I must admit, departing Amsterdam was a mixed bag of the feels. Excitement and sadness, a familiar combination for me.
Year 25 was the best year of my life. I am grateful for everything and it really catapulted me into a new realm of self-development and understanding.
This is why Year 26 takes a plunge deeper into the unknown. I am excited for what’s to come, and ultimately where I end up. I will be documenting many things, because I think I will learn and experience an entirely new way of life.
Leaving my job, my friends, my routine, my stability, my paycheque – I understand the weight and risk of that. However, I needed to do this, because I trust my instincts and my instincts are leading me this way.

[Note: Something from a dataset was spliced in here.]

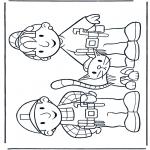 Przedszkolaki - Bob i Marta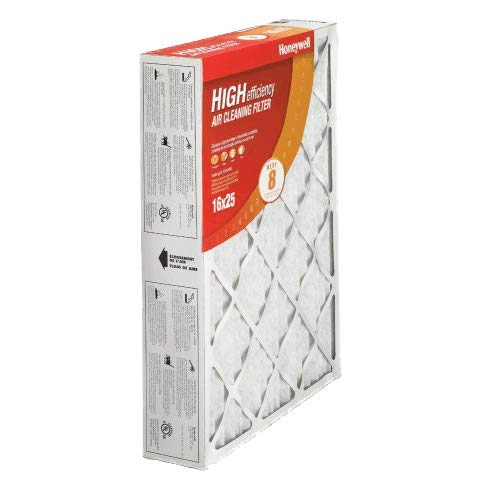 Honeywell CF100A1009 High Efficiency Air Cleaner Filter-  16 x 25 x 4 - 2 pack (Honeywell 25 1 Air 16 Filters)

So, leaving Amsterdam with only a backpack and the name of an address – wow that was sobering. I was really questioning what I would do if I walked in to meet the person who I made my arrangement with, and they said he didn’t exist. Now that would have been a good laugh.
However, He was real – that’s great.
It still feels surreal – and I still think about work.
Its part of the process.
So far its been my first night and day in Krakow, Poland. Last night I went out for a Pub Crawl, and today I joined a gym. So I suppose you could say I’m maintaining some level of normalcy.
I need more time to let the gravity of everything sink in.
But, I feel good. So that’s whats up for now.